### Problem:
Reproduce word for word the lines of the material that begin with the line containing "Between point (602, 307)" and run through the line containing "the metal exhaust pipe at the point at 680,530, the".

### Questions on pictured scenes:

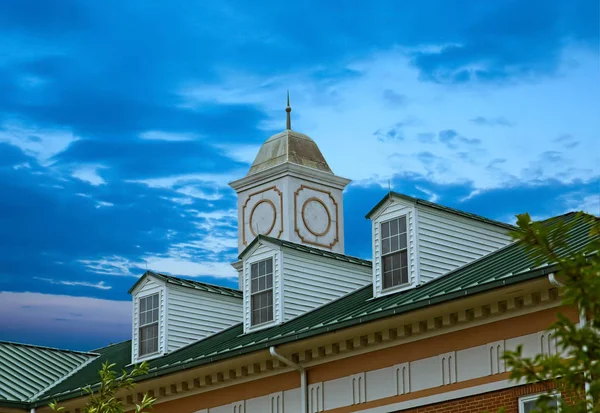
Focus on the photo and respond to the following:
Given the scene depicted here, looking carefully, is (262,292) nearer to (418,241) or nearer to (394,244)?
Answer: (394,244)

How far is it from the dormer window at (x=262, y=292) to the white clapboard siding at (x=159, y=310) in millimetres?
3061

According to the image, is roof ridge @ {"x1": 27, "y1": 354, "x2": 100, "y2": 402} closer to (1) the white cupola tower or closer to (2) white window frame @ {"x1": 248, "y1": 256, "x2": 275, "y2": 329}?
(1) the white cupola tower

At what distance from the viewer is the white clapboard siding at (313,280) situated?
2775 cm

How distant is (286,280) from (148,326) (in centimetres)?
475

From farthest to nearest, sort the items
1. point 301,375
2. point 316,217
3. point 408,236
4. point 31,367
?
1. point 316,217
2. point 31,367
3. point 408,236
4. point 301,375

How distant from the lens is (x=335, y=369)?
23.3 m

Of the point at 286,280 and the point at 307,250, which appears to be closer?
the point at 286,280

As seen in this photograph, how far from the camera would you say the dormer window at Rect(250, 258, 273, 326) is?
2784cm

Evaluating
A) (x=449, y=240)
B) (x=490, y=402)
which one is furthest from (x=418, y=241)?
(x=490, y=402)

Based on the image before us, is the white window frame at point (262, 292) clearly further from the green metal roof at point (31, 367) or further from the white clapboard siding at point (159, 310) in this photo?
the green metal roof at point (31, 367)

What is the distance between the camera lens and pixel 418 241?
988 inches

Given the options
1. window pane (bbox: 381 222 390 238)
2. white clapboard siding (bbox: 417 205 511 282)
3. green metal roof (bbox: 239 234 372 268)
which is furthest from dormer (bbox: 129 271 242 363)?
white clapboard siding (bbox: 417 205 511 282)

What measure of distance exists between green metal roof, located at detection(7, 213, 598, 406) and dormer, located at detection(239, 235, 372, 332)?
38 centimetres

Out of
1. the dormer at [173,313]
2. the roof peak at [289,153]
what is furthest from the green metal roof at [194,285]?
the roof peak at [289,153]
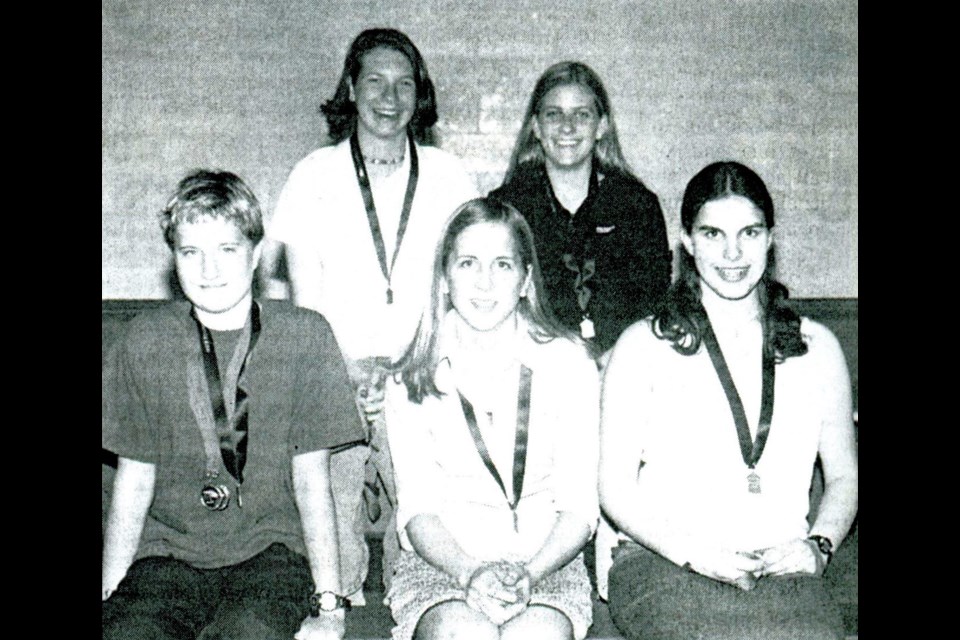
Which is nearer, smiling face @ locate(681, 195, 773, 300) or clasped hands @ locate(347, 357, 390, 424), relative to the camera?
smiling face @ locate(681, 195, 773, 300)

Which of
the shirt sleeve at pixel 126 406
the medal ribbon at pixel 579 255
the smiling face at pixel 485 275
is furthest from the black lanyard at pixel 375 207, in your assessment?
the shirt sleeve at pixel 126 406

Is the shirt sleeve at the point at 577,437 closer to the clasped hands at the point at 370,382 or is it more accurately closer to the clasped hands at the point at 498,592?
the clasped hands at the point at 498,592

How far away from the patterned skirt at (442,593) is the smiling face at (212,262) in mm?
1008

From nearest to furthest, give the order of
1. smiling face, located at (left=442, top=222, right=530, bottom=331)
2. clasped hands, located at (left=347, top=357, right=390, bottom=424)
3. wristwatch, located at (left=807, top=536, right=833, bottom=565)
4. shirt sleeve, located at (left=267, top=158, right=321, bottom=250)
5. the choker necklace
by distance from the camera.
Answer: wristwatch, located at (left=807, top=536, right=833, bottom=565) < smiling face, located at (left=442, top=222, right=530, bottom=331) < clasped hands, located at (left=347, top=357, right=390, bottom=424) < shirt sleeve, located at (left=267, top=158, right=321, bottom=250) < the choker necklace

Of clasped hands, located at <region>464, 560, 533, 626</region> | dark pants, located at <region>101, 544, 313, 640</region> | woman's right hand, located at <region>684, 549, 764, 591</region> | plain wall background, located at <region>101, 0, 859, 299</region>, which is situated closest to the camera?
dark pants, located at <region>101, 544, 313, 640</region>

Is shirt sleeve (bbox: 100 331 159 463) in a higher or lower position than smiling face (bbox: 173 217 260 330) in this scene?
lower

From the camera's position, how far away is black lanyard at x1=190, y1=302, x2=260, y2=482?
10.1 feet

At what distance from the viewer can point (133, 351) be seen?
3.18m

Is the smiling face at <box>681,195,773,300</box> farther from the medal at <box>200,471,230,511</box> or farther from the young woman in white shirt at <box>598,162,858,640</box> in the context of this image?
the medal at <box>200,471,230,511</box>

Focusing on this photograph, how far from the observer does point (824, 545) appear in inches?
120

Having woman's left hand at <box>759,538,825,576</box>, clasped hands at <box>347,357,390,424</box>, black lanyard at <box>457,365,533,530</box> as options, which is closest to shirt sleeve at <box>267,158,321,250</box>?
clasped hands at <box>347,357,390,424</box>

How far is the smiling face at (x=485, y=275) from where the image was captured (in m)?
3.27

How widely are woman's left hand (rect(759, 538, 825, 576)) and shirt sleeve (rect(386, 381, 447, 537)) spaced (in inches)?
39.4
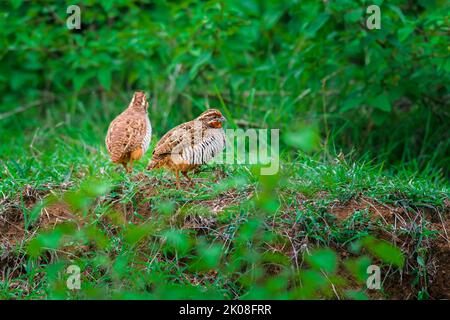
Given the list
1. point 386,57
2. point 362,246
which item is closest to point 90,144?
point 386,57

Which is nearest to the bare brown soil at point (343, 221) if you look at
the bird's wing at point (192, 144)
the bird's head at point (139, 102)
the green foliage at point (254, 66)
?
the bird's wing at point (192, 144)

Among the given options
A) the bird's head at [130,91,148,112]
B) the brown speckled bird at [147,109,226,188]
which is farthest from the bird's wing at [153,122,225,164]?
the bird's head at [130,91,148,112]

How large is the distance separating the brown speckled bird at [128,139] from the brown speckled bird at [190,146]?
0.31 metres

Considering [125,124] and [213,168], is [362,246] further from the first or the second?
[125,124]

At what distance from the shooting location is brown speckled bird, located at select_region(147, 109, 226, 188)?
6094 millimetres

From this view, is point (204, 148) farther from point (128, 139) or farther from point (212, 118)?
point (128, 139)

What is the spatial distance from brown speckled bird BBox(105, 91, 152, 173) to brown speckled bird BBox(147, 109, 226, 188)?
31 cm

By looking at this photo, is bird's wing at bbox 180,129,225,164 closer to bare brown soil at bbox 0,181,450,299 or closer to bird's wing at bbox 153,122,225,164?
bird's wing at bbox 153,122,225,164

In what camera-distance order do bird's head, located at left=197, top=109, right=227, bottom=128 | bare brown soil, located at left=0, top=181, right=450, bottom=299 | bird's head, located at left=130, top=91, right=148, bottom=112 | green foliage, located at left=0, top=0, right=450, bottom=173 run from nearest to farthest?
bare brown soil, located at left=0, top=181, right=450, bottom=299
bird's head, located at left=197, top=109, right=227, bottom=128
bird's head, located at left=130, top=91, right=148, bottom=112
green foliage, located at left=0, top=0, right=450, bottom=173

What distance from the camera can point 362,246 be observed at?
18.3ft

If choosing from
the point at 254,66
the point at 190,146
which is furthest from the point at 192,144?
the point at 254,66

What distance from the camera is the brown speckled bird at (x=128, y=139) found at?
6496 millimetres

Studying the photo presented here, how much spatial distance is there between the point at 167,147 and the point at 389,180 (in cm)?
183
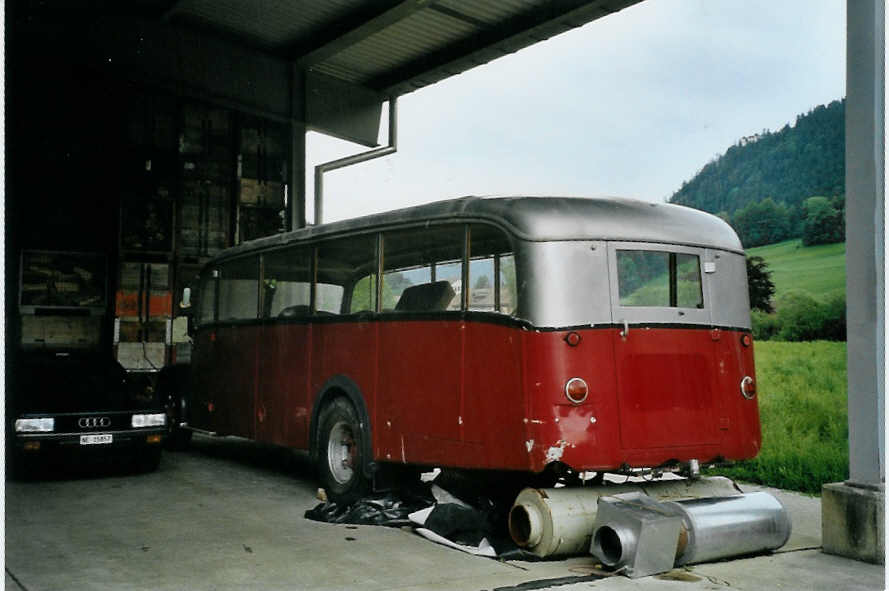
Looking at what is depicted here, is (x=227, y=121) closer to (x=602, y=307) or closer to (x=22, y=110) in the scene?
(x=22, y=110)

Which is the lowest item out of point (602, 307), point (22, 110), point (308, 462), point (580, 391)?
point (308, 462)

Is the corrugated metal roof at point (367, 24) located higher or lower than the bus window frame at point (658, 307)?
higher

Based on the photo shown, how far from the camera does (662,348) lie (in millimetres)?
7055

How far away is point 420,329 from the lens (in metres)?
7.88

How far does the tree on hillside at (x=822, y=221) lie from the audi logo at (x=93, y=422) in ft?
27.5

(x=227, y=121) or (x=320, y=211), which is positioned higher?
(x=227, y=121)

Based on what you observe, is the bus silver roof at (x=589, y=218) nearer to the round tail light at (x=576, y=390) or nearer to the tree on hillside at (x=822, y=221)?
the round tail light at (x=576, y=390)

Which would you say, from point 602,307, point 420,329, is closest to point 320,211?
point 420,329

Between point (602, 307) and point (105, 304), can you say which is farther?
point (105, 304)

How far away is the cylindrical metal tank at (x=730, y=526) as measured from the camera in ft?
21.4

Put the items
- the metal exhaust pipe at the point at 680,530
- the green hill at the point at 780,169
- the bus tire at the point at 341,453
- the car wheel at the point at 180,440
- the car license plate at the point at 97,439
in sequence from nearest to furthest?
the metal exhaust pipe at the point at 680,530, the bus tire at the point at 341,453, the car license plate at the point at 97,439, the green hill at the point at 780,169, the car wheel at the point at 180,440

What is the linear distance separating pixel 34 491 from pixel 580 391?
5949mm

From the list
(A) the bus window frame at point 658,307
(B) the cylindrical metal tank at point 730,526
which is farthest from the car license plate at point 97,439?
(B) the cylindrical metal tank at point 730,526

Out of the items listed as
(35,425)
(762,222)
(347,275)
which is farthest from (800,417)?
(35,425)
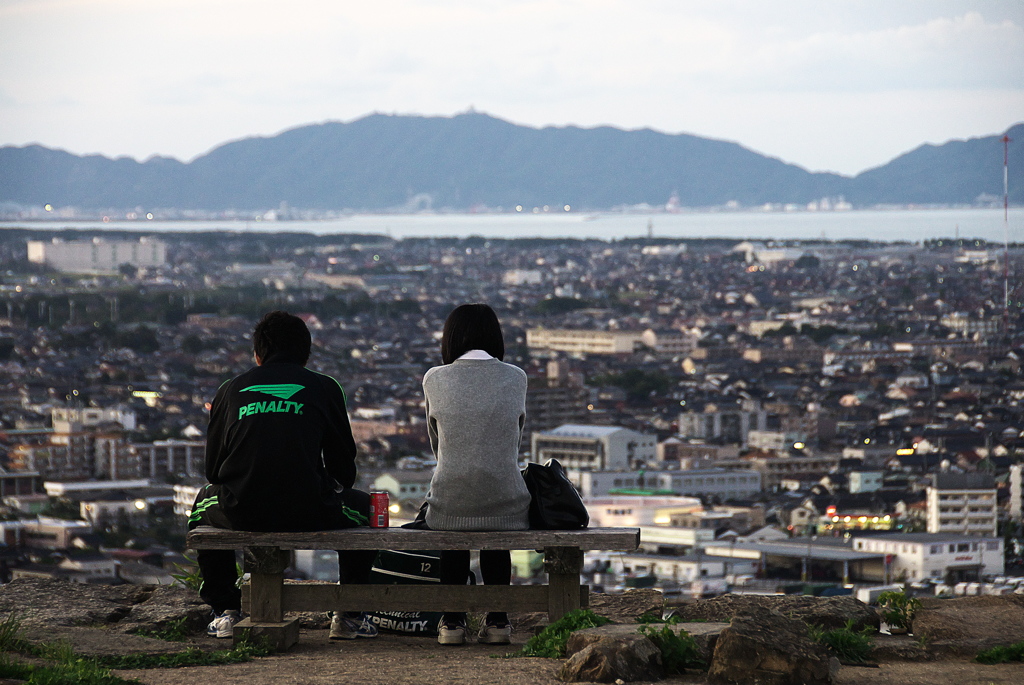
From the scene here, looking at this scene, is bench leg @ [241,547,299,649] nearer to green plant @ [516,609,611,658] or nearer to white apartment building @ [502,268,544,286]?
green plant @ [516,609,611,658]

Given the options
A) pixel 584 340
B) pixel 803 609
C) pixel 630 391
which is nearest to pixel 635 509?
pixel 803 609

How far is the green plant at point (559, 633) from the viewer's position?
3.09 meters

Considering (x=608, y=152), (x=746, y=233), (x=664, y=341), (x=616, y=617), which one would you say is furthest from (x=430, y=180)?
(x=616, y=617)

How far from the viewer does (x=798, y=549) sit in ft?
51.0

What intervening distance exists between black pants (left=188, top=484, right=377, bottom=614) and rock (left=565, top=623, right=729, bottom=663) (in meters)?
0.61

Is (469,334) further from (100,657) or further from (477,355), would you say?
(100,657)

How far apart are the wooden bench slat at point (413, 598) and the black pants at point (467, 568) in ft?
0.22

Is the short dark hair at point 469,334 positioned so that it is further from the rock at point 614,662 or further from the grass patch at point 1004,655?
the grass patch at point 1004,655

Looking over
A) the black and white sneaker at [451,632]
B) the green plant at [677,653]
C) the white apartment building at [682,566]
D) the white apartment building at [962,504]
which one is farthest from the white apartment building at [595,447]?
the green plant at [677,653]

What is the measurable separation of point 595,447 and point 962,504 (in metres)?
10.1

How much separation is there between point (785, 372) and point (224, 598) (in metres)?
39.7

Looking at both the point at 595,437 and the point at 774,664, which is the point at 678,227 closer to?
the point at 595,437

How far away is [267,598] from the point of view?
10.7 ft

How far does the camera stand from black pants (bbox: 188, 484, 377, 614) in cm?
331
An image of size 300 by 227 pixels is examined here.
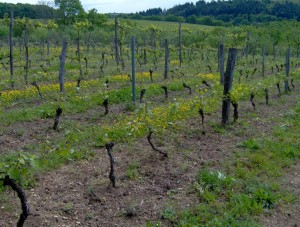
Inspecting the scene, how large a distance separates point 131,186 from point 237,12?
119595mm

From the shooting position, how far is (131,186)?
7449 millimetres

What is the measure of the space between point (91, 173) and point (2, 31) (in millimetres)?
39867

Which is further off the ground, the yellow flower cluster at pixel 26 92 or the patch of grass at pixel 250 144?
the yellow flower cluster at pixel 26 92

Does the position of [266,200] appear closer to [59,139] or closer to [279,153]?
[279,153]

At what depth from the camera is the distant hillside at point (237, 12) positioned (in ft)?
343

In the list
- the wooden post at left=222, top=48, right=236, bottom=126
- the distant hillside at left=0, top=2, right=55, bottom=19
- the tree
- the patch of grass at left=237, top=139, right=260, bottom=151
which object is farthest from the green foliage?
the distant hillside at left=0, top=2, right=55, bottom=19

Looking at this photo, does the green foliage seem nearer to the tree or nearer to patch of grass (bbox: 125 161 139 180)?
patch of grass (bbox: 125 161 139 180)

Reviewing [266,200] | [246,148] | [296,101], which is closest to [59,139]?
[246,148]

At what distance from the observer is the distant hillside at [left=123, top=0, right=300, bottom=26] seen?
10462 cm

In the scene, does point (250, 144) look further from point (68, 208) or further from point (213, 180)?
point (68, 208)

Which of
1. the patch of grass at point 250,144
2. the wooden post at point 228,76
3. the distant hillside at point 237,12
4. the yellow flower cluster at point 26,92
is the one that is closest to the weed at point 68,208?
the patch of grass at point 250,144

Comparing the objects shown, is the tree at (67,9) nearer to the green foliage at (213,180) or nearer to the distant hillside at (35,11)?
the distant hillside at (35,11)

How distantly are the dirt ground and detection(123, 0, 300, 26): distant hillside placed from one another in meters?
91.2

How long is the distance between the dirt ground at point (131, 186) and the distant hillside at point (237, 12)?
91.2 m
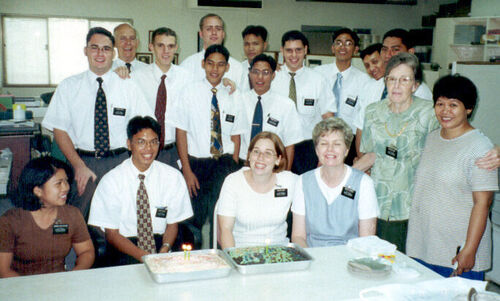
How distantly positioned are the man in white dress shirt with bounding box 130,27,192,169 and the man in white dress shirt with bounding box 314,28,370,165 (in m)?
1.34

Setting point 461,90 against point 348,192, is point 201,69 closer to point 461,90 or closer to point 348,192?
point 348,192

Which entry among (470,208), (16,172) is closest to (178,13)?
(16,172)

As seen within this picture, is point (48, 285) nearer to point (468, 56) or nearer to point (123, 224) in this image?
point (123, 224)

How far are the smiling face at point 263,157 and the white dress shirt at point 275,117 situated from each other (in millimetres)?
986

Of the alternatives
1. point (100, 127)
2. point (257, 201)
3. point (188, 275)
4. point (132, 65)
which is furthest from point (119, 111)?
point (188, 275)

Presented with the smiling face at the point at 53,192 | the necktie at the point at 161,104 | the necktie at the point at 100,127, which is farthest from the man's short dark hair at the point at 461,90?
the necktie at the point at 100,127

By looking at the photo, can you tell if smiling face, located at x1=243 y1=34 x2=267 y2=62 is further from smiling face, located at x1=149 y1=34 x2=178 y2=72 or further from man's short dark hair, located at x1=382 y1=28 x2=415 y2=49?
man's short dark hair, located at x1=382 y1=28 x2=415 y2=49

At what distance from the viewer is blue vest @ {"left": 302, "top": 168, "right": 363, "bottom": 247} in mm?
2473

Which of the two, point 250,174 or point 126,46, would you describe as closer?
point 250,174

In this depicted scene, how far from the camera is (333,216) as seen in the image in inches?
97.5

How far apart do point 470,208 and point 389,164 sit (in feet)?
1.62

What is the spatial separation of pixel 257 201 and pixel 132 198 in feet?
2.47

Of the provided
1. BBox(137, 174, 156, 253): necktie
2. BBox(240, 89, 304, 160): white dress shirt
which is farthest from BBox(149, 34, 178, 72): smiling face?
BBox(137, 174, 156, 253): necktie

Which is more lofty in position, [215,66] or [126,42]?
[126,42]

### Exercise response:
Between point (602, 307) and point (105, 304), can you say which is farther?
point (105, 304)

How far away is the cylindrical metal tank at (x=730, y=526) as measured from the camera in ft?
21.4

Put the items
- the metal exhaust pipe at the point at 680,530
- the green hill at the point at 780,169
- the bus tire at the point at 341,453
- the car wheel at the point at 180,440
- the car license plate at the point at 97,439
in sequence from nearest to furthest?
the metal exhaust pipe at the point at 680,530, the bus tire at the point at 341,453, the car license plate at the point at 97,439, the green hill at the point at 780,169, the car wheel at the point at 180,440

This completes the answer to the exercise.